■ STATED TASK ■
Return every line of the records below verbatim, with no changes.
##### DATA IN THIS EXERCISE #####
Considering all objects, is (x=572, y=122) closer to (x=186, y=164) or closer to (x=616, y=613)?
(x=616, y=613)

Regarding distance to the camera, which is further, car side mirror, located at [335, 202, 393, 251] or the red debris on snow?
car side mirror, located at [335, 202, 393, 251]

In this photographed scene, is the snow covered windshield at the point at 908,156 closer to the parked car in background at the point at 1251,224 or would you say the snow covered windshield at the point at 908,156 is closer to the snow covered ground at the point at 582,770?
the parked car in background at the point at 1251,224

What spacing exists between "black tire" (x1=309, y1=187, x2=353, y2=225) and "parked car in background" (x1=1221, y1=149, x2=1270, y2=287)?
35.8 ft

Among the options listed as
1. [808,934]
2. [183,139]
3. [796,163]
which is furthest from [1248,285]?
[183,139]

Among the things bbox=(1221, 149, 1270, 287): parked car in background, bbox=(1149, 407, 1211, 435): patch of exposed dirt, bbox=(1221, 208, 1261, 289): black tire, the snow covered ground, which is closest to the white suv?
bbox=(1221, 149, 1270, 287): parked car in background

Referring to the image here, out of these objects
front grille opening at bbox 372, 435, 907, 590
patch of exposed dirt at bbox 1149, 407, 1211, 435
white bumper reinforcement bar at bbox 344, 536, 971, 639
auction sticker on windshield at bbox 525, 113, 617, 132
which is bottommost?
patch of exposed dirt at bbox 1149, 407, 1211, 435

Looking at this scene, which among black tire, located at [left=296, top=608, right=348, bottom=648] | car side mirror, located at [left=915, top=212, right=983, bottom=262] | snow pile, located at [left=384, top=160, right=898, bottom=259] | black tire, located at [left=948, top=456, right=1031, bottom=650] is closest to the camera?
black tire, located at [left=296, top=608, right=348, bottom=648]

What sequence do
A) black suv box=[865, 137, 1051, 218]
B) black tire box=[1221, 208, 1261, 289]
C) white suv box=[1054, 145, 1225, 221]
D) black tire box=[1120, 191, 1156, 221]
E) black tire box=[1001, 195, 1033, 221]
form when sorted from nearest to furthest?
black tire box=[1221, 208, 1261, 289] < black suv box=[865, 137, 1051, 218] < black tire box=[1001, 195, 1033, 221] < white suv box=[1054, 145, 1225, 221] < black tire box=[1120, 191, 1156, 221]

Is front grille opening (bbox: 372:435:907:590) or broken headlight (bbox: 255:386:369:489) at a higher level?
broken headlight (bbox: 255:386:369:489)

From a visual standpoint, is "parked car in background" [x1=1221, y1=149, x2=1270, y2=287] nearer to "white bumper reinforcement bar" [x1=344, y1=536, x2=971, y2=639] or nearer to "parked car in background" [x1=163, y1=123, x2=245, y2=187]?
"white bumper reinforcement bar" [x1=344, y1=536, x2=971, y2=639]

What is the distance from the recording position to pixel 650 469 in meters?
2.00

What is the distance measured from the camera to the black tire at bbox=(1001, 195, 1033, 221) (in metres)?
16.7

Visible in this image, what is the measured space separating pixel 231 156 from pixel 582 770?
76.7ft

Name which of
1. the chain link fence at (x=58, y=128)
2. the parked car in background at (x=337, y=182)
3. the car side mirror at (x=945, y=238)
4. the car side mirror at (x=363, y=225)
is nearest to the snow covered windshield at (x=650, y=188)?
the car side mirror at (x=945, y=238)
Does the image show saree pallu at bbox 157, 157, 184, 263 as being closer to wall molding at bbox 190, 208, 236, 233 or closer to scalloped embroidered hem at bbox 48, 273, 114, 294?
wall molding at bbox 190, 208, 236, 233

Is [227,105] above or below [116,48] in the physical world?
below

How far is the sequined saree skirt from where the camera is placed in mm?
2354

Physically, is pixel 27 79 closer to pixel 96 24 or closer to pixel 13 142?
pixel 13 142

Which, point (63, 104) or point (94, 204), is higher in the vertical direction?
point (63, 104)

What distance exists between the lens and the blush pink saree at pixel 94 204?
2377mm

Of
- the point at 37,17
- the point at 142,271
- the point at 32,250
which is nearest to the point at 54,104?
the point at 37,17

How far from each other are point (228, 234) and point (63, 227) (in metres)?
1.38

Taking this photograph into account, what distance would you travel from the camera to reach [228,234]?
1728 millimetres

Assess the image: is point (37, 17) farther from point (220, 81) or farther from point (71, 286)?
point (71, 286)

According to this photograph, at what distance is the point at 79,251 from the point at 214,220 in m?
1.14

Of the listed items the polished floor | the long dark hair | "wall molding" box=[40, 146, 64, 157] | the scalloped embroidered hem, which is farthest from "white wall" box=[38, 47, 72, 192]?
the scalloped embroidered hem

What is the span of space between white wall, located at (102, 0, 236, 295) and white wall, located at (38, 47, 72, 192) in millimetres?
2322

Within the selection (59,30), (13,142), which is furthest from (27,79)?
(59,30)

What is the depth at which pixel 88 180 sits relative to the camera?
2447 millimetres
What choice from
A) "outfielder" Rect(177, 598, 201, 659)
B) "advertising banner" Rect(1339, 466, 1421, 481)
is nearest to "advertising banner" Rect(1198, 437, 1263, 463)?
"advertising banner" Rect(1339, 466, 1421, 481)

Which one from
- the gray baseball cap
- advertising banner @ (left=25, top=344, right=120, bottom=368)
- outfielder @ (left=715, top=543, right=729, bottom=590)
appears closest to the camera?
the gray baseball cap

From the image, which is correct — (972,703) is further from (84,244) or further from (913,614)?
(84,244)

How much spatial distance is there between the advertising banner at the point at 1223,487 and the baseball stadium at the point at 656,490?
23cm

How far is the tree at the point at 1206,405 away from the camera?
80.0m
#####
■ EXERCISE RESPONSE ■
Considering all objects, is (x=572, y=122) closer to (x=186, y=164) or closer to (x=616, y=613)?
(x=616, y=613)

Regarding distance to the camera, which is further, car side mirror, located at [335, 202, 393, 251] or the red debris on snow?
car side mirror, located at [335, 202, 393, 251]

In this photographed scene, is the snow covered windshield at the point at 908,156 closer to the parked car in background at the point at 1251,224 or would you say the snow covered windshield at the point at 908,156 is closer to the snow covered ground at the point at 582,770?
the parked car in background at the point at 1251,224

What spacing exists between "black tire" (x1=309, y1=187, x2=353, y2=225) and "parked car in background" (x1=1221, y1=149, x2=1270, y2=287)?
35.8 ft

Among the options listed as
1. [808,934]
2. [183,139]
3. [796,163]
which is furthest from [1248,285]?
[183,139]

Among the things bbox=(1221, 149, 1270, 287): parked car in background, bbox=(1149, 407, 1211, 435): patch of exposed dirt, bbox=(1221, 208, 1261, 289): black tire, the snow covered ground, which is closest to the white suv?
bbox=(1221, 149, 1270, 287): parked car in background

Referring to the image here, out of these objects
front grille opening at bbox 372, 435, 907, 590
patch of exposed dirt at bbox 1149, 407, 1211, 435
white bumper reinforcement bar at bbox 344, 536, 971, 639
auction sticker on windshield at bbox 525, 113, 617, 132
which is bottommost?
patch of exposed dirt at bbox 1149, 407, 1211, 435

Looking at this scene, which among black tire, located at [left=296, top=608, right=348, bottom=648] | car side mirror, located at [left=915, top=212, right=983, bottom=262] | snow pile, located at [left=384, top=160, right=898, bottom=259] | black tire, located at [left=948, top=456, right=1031, bottom=650] is closest to the camera?
black tire, located at [left=296, top=608, right=348, bottom=648]

What sequence do
A) black suv box=[865, 137, 1051, 218]
B) black tire box=[1221, 208, 1261, 289]
C) white suv box=[1054, 145, 1225, 221]
D) black tire box=[1120, 191, 1156, 221]
E) black tire box=[1001, 195, 1033, 221]
form when sorted from nearest to furthest?
black tire box=[1221, 208, 1261, 289] < black suv box=[865, 137, 1051, 218] < black tire box=[1001, 195, 1033, 221] < white suv box=[1054, 145, 1225, 221] < black tire box=[1120, 191, 1156, 221]

Is front grille opening (bbox: 372:435:907:590) or broken headlight (bbox: 255:386:369:489) at a higher level?
broken headlight (bbox: 255:386:369:489)

From a visual standpoint, is "parked car in background" [x1=1221, y1=149, x2=1270, y2=287] nearer to "white bumper reinforcement bar" [x1=344, y1=536, x2=971, y2=639] or nearer to "parked car in background" [x1=163, y1=123, x2=245, y2=187]?
"white bumper reinforcement bar" [x1=344, y1=536, x2=971, y2=639]

What is the distance from the recording position to pixel 650 469 in meters?
2.00

What is the distance measured from the camera to the black tire at bbox=(1001, 195, 1033, 221) (in metres)?
16.7

Visible in this image, what is the measured space separating pixel 231 156 from pixel 582 770?
76.7ft

Name which of
1. the chain link fence at (x=58, y=128)
2. the parked car in background at (x=337, y=182)
3. the car side mirror at (x=945, y=238)
4. the car side mirror at (x=363, y=225)
is nearest to the snow covered windshield at (x=650, y=188)?
the car side mirror at (x=945, y=238)
Does the image show saree pallu at bbox 157, 157, 184, 263 as being closer to wall molding at bbox 190, 208, 236, 233 or closer to scalloped embroidered hem at bbox 48, 273, 114, 294?
wall molding at bbox 190, 208, 236, 233

Is [227,105] above or below [116,48] in the physical world?
below

How far is the sequined saree skirt from where the camera is placed in mm?
2354

Physically, is pixel 27 79 closer to pixel 96 24 or closer to pixel 13 142?
pixel 13 142

Which, point (63, 104) or point (94, 204), is higher in the vertical direction?
point (63, 104)

What distance exists between the lens and the blush pink saree at pixel 94 204?
2377mm

Of
- the point at 37,17
- the point at 142,271
- the point at 32,250
which is nearest to the point at 54,104?
the point at 37,17

How far from each other are point (228, 234) and point (63, 227) (in metres)?
1.38

Taking this photograph into account, what distance would you travel from the camera to reach [228,234]?
1728 millimetres

Assess the image: is point (37, 17) farther from point (220, 81) or farther from point (71, 286)?
point (71, 286)

According to this photograph, at what distance is the point at 79,251 from the point at 214,220 in m?
1.14

Of the listed items the polished floor | the long dark hair | "wall molding" box=[40, 146, 64, 157] | the scalloped embroidered hem, which is farthest from "white wall" box=[38, 47, 72, 192]?
the scalloped embroidered hem

What is the span of space between white wall, located at (102, 0, 236, 295) and white wall, located at (38, 47, 72, 192) in millimetres?
2322

Within the selection (59,30), (13,142), which is furthest from (27,79)?
(59,30)

What is the depth at which pixel 88 180 sits relative to the camera?
2447 millimetres
What choice from
A) "outfielder" Rect(177, 598, 201, 659)
B) "advertising banner" Rect(1339, 466, 1421, 481)
is nearest to "advertising banner" Rect(1198, 437, 1263, 463)?
"advertising banner" Rect(1339, 466, 1421, 481)

Which one from
- the gray baseball cap
- advertising banner @ (left=25, top=344, right=120, bottom=368)
- outfielder @ (left=715, top=543, right=729, bottom=590)
appears closest to the camera?
the gray baseball cap

From the image, which is correct — (972,703) is further from (84,244) or further from (913,614)?
(84,244)

How much spatial distance is there between the advertising banner at the point at 1223,487 and the baseball stadium at the point at 656,490?
23cm

How far is the tree at the point at 1206,405 away from the camera?
80.0m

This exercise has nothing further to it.